EXERCISE OBJECTIVE
Format the stretch of data from the line containing "Which of the" through the end of the data as a JSON list of strings, one string per line, with blank lines left out. Omit the pictures from your answer.

..........

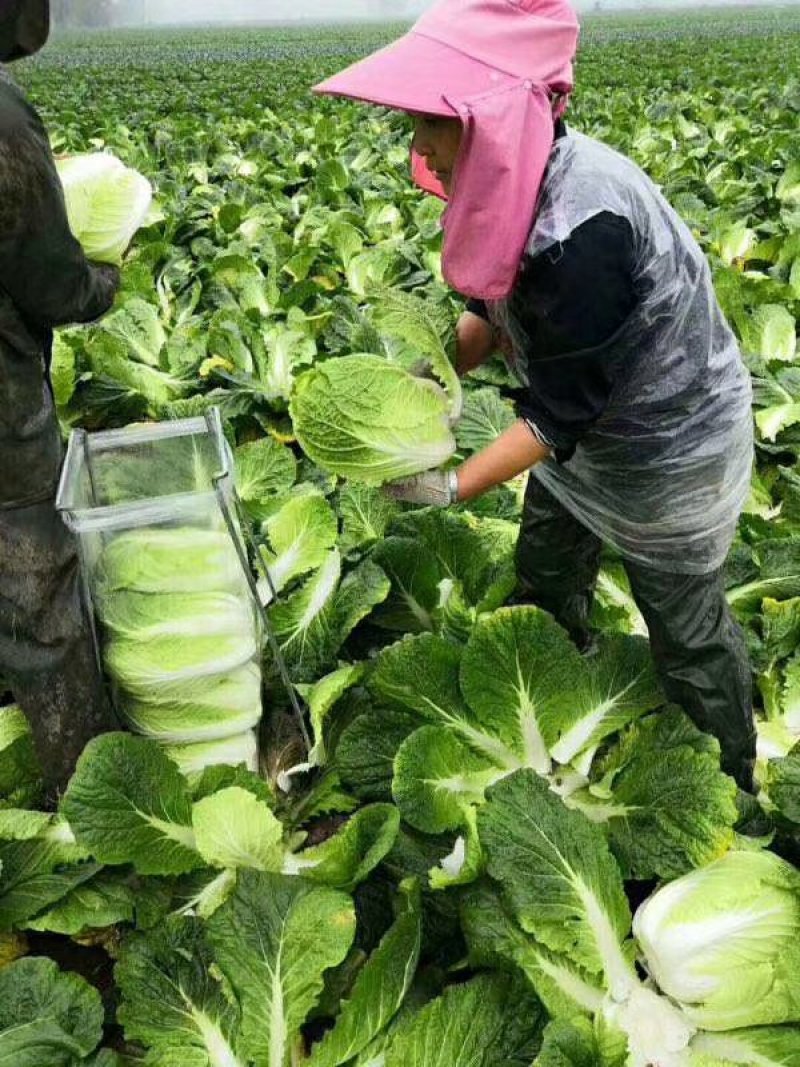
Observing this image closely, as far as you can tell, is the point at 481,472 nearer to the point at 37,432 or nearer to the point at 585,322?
the point at 585,322

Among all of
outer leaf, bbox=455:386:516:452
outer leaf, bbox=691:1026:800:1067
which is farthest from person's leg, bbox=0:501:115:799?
outer leaf, bbox=455:386:516:452

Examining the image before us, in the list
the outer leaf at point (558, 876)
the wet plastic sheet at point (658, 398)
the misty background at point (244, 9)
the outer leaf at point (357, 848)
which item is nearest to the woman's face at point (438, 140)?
the wet plastic sheet at point (658, 398)

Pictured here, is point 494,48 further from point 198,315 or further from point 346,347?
point 198,315

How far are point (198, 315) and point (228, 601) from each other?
10.9 feet

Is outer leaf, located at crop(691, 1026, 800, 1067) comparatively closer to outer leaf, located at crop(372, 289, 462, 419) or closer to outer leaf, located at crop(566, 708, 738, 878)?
outer leaf, located at crop(566, 708, 738, 878)

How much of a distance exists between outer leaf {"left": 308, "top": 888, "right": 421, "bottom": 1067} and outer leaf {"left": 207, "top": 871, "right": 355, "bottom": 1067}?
8cm

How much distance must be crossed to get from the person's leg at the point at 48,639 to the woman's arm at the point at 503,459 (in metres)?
0.96

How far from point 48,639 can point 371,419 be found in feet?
3.06

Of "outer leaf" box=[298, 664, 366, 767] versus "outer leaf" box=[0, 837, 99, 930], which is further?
"outer leaf" box=[298, 664, 366, 767]

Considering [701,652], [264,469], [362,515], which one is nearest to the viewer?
[701,652]

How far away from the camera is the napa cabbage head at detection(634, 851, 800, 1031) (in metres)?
1.84

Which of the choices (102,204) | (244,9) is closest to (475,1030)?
(102,204)

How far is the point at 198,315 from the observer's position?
539 centimetres

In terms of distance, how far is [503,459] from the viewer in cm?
215
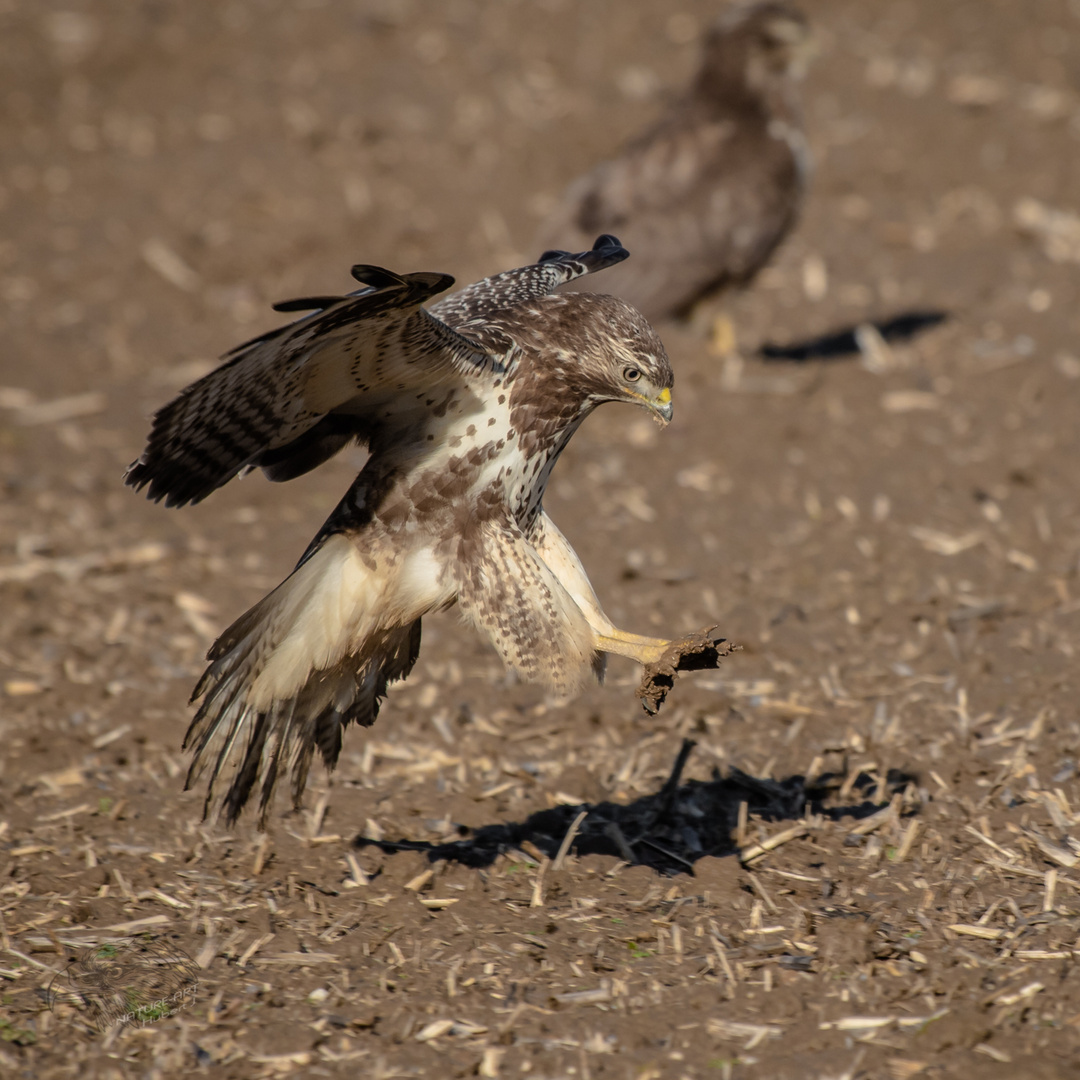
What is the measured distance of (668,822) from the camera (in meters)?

..........

OUTPUT FOR THIS TASK
[
  "Which of the choices (102,204) | (244,9) is closest to (475,1030)?",
  "(102,204)",
  "How far is the point at 198,315 from the observer's position?",
  "539 centimetres",
  "In terms of distance, how far is [503,459] from the viewer in cm?",
  "215",
  "What is the measured distance of (668,822) from the camera (in meters)?"
]